Джини пожала плечами:

– Его ошибка – мой успех.

Она скользнула взглядом по столу – Кэл так и не притронулся к кофе. Неужели он не поможет ей? Неужели напрасно начала она разговор?

– Я пытаюсь понять, что еще вы мне можете сообщить в обмен на мою информацию, – произнес Кэл после небольшой паузы.

Джини вздрогнула: неужели этот человек начинает торговаться? Неужели он не поверил в искренность ее стремлений?

– Вы, наверное, плохо обо мне подумали, – улыбнулся Уоррендер. – Я просто хотел сказать, что мы теперь должны будем постоянно помогать друг другу.

– Конечно, конечно, – воскликнула Джини. – Я готова помогать вам во всем!

Уоррендер понял, что у него появился прекрасный шанс: Соловский положил глаз на Джини, а ему, Кэлу, необходимо было знать, как далеко зашли русские в поисках «Леди». Конечно, эта девушка сможет вытянуть кое-какую информацию даже из твердокаменного советского дипломата. Разве есть на свете мужчины, способны устоять перед ее чарами?

– Что ж, Джини Риз, я согласен, – произнес Кэл. – Вы говорите мне, кто купил изумруд, а я, в свою очередь, гарантирую вам, что сенсационный репортаж получится…

– Гарантируете? – Джига недоверчиво посмотрела на Уоррендера. – Где же ваши гарантии?

Кэл протянул вперед руку:

– Честное скаутское!

– Изумруд приобрел один посредник из Дюссельдорфа. Его фамилия – Маркгейм.

– В тетради не было записано, по чьему поручению он действовал?

– Не было, – покачала головой Джини.

Кэл нахмурился: конечно, Маркгейм – всего лишь посредник, но, как бы то ни было, эта информация была сейчас очень полезной. Он надеялся, что русским не известно даже это.
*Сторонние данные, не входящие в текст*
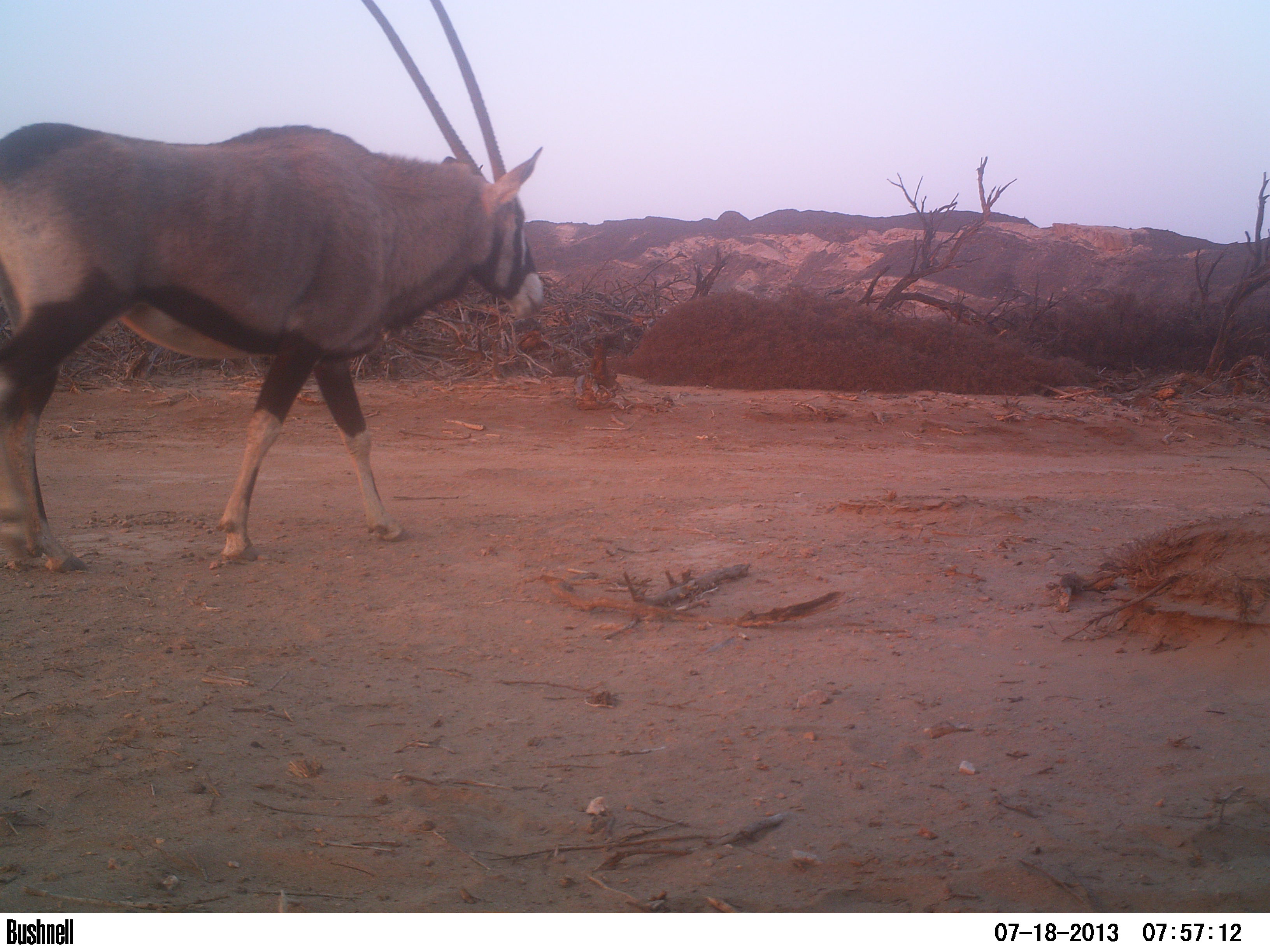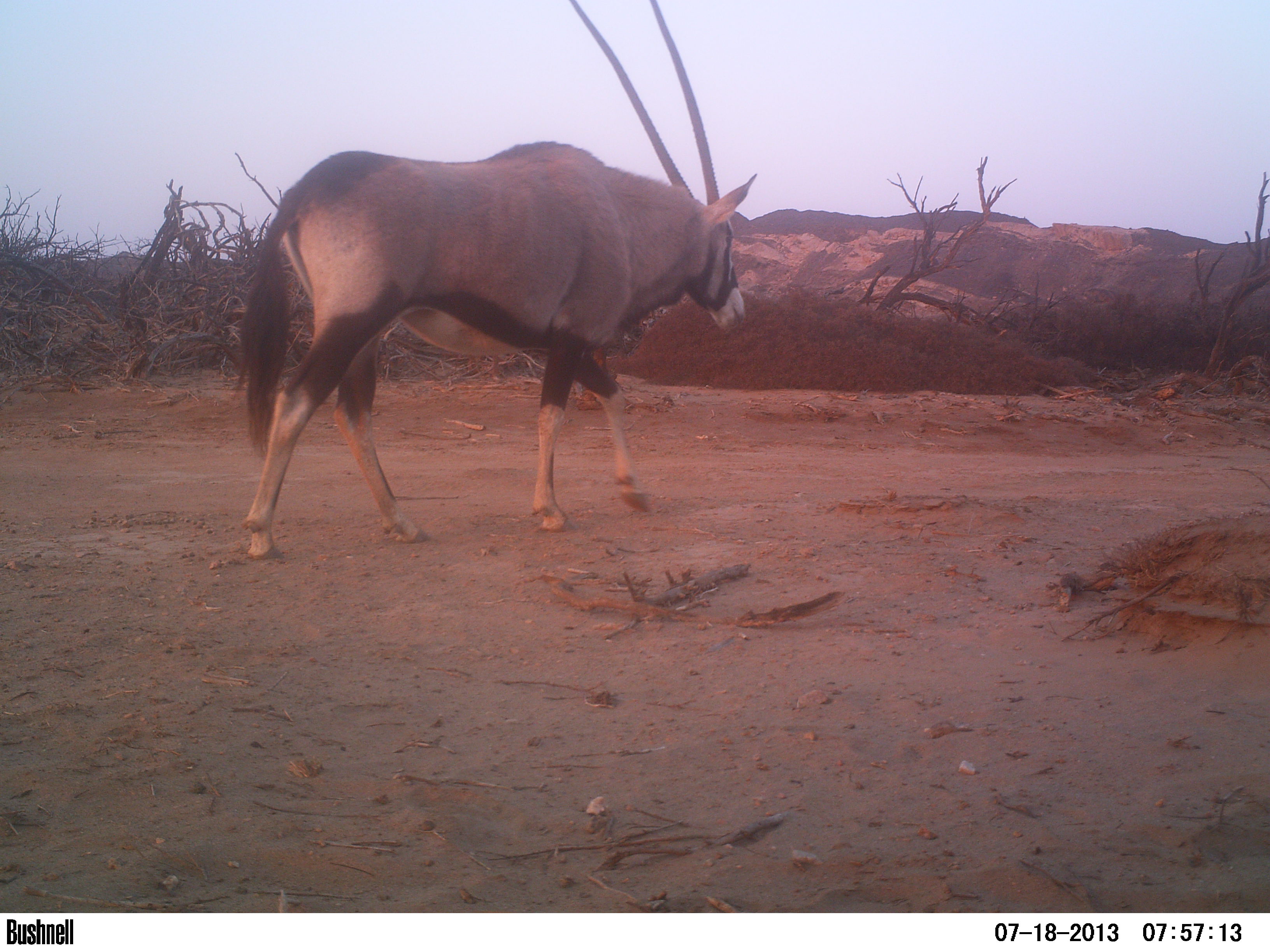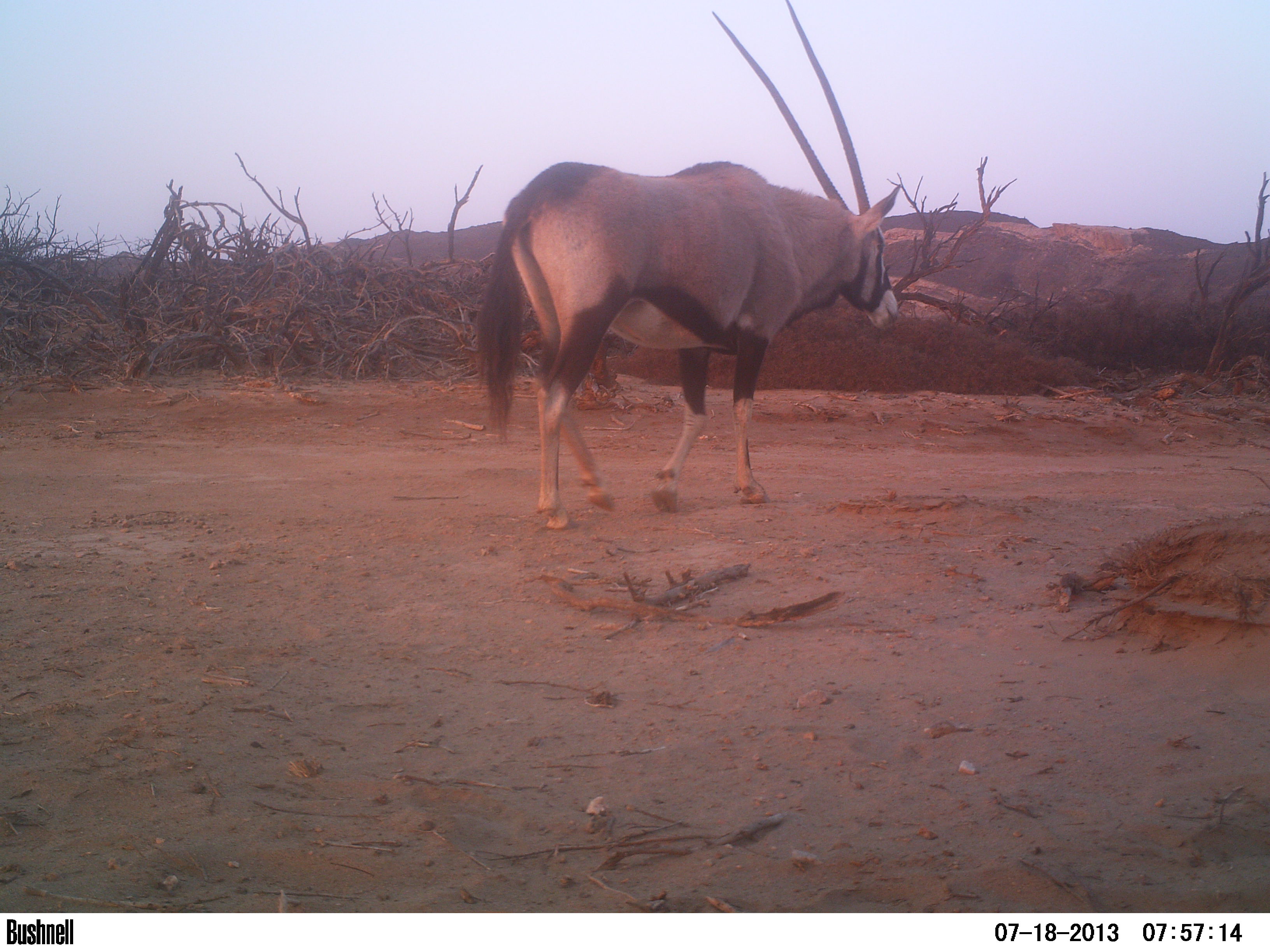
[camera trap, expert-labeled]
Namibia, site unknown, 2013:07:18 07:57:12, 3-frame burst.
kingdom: Animalia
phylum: Chordata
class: Mammalia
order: Artiodactyla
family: Bovidae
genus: Oryx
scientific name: Oryx gazella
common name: gemsbok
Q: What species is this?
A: Oryx gazella (gemsbok).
– Ладно, мисс Риз, – сказал Уоррендер, наклоняясь поближе к Джини. – Спасибо. А теперь попрошу вас отложить в сторону блокнот, ручку, а также магнитофон – если таковой у вас имеется. Я поведаю вам одну важную тайну. Запомните: до тех пор, пока мы с вами не получим специального разрешения непосредственно из Белого Дома, вы никому ни при каких обстоятельствах не должны рассказывать о том, что сейчас услышите. – Глаза Джини широко раскрылись. – Речь идет о государственной тайне. Хочу, чтобы вы знали: я рассказываю вам об этом лишь потому, что намерен прибегнуть в дальнейшем к вашей помощи.
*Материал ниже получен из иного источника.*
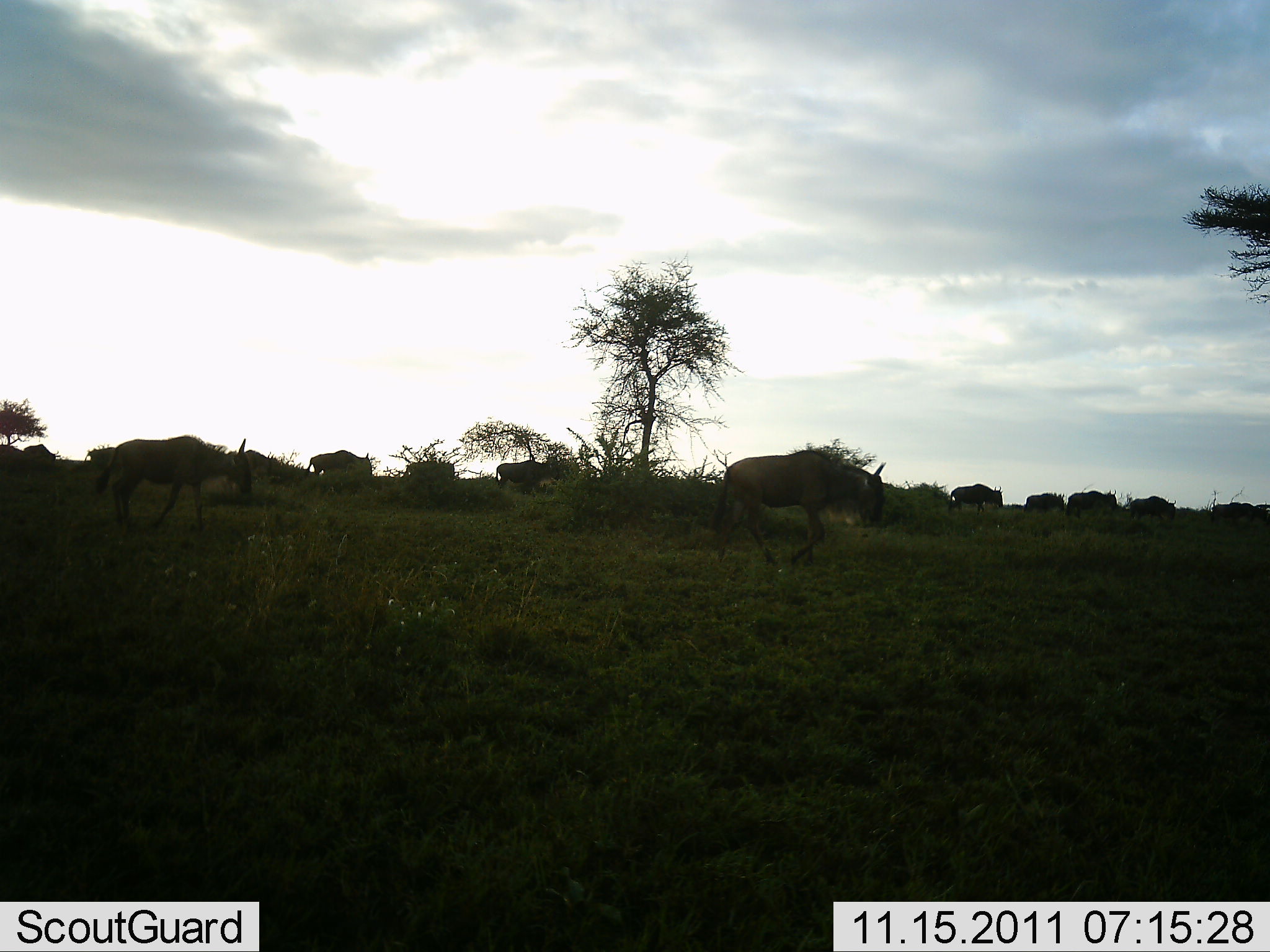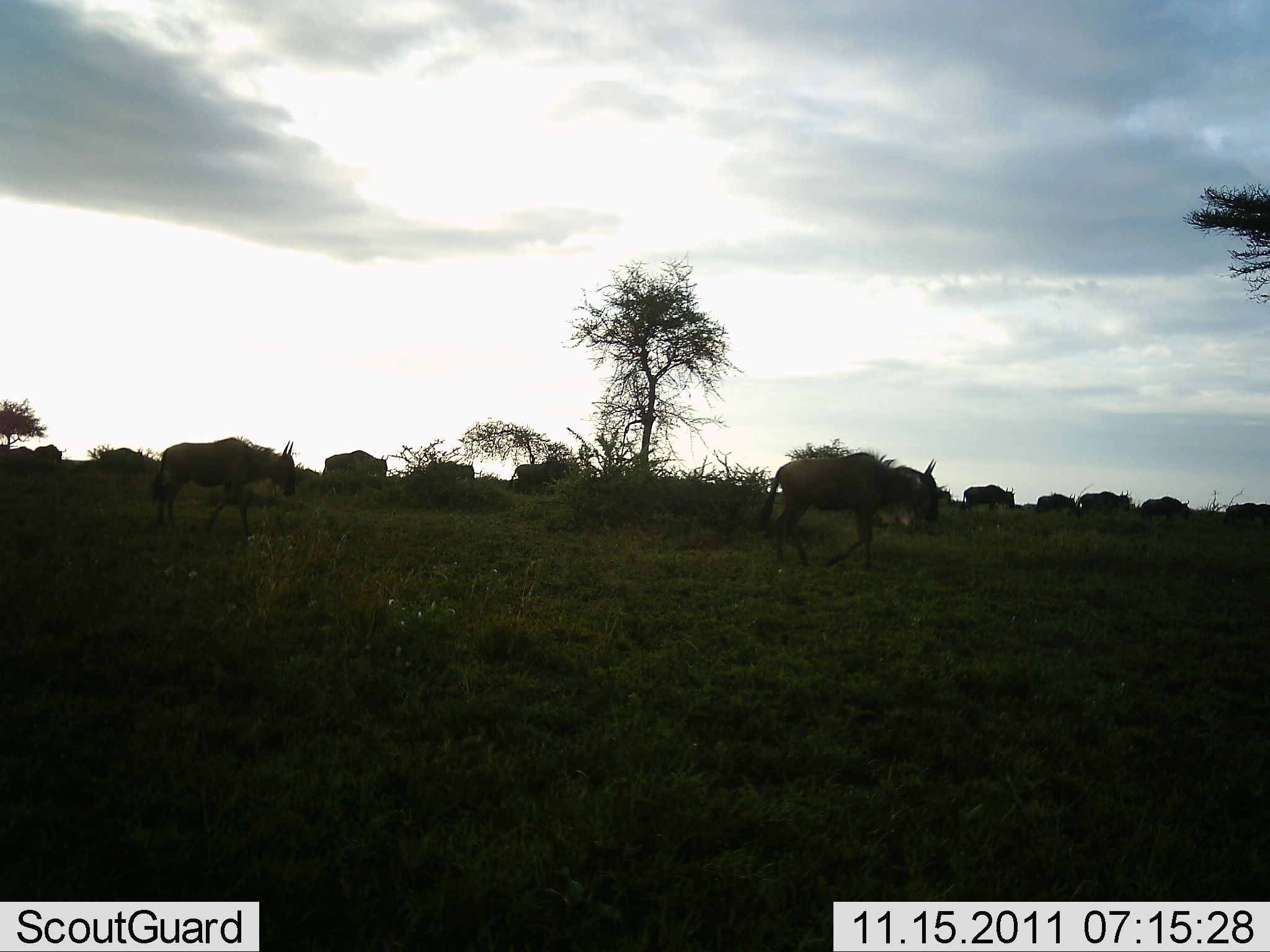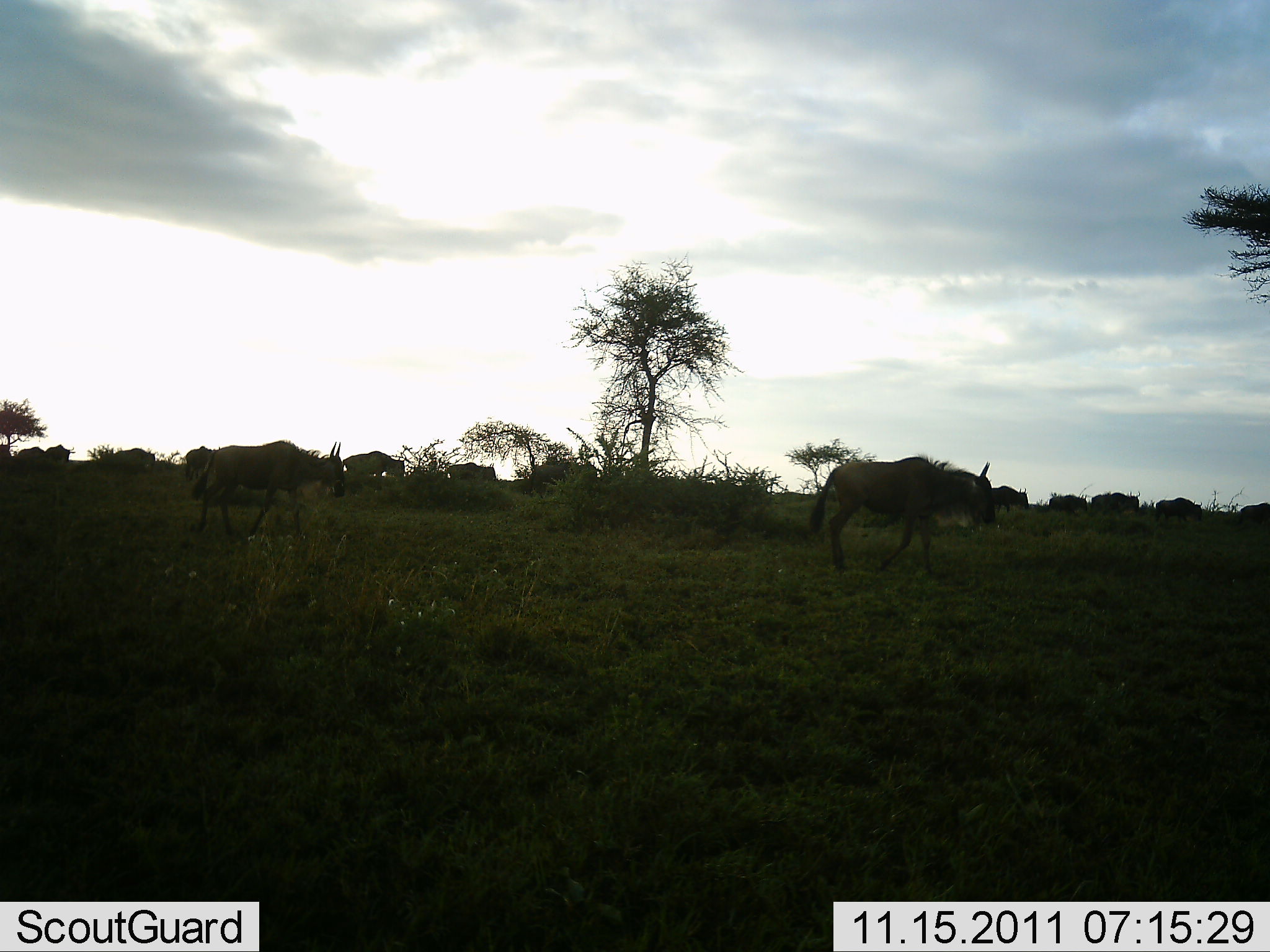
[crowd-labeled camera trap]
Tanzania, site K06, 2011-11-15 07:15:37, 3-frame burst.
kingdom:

– Я готова на все, – выпалила Джини.

– После Октябрьской революции, – начал Кэл, – Россия лежала в разрухе. Мировые державы не хотели иметь никаких дел с новым режимом – большевики не получали никакой финансовой поддержки. У молодой советской республики не было средств на развитие сельского хозяйства – народ умирал от голода. Не было денег на развитие промышленности – в стране ничего не производилось, нечем было насытить внутренний и международный рынки. Революционеры конфисковали все банковские вклады, экспроприировали собственность богатых людей, стали распродавать за бесценок культурное достояние России – живопись, драгоценности, антиквариат. Им было известно о накоплениях Ивановых, осевших в швейцарских банках. Они попытались завладеть этими миллиардами. Но, увы, без документа, заверенного личной подписью одного из наследников Ивановых, ломиться в швейцарские банки было бесполезно. Нет подписи – нет миллиардов.
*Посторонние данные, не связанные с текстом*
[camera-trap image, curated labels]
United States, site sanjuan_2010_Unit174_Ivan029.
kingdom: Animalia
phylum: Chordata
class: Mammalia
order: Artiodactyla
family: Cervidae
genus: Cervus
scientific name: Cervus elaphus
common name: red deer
– В те года, – продолжал Уоррендер, – русская тайная полиция называлась ЧК. Это была предшественница нынешнего КГБ. Чекисты надеялись, что кто-то из Ивановых остался-таки в живых: ведь был обнаружен только один труп – труп княгини Аннушки. Были, правда, очевидцы гибели князя Михаила. Агенты ЧК принялись за поиски остальных Ивановых – престарелой княгини Софьи и детей Михаила и Анны – шестилетнего Алеши и четырехлетней Ксюши. Они обрыскали всю Россию, и, когда поиски не увенчались успехом, стали засылать специальных агентов в Европу, США, Южную Америку. Найти следы княжеской семьи так и не удалось, но все равно КГБ до сих пор не потерял надежду…

Семьдесят лет Ивановы были бельмом на глазу большевиков. – Кэл сделал небольшую паузу. – Эта семья олицетворяла все то, что так ненавидели новые правители России, и, вместе с тем, несметные богатства князя оставались недосягаемы для Кремля. И вот сейчас русские решили, что раз на торгах выставлен знаменитый изумруд Ивановых – в том, что это именно ивановский изумруд, мало кто сомневался – значит, жив кто-то из наследников князя Михаила. Им надо найти эту «Леди», последнюю из рода Ивановых, и заставить ее поставить подпись под документом. Тогда миллиарды окажутся в их руках.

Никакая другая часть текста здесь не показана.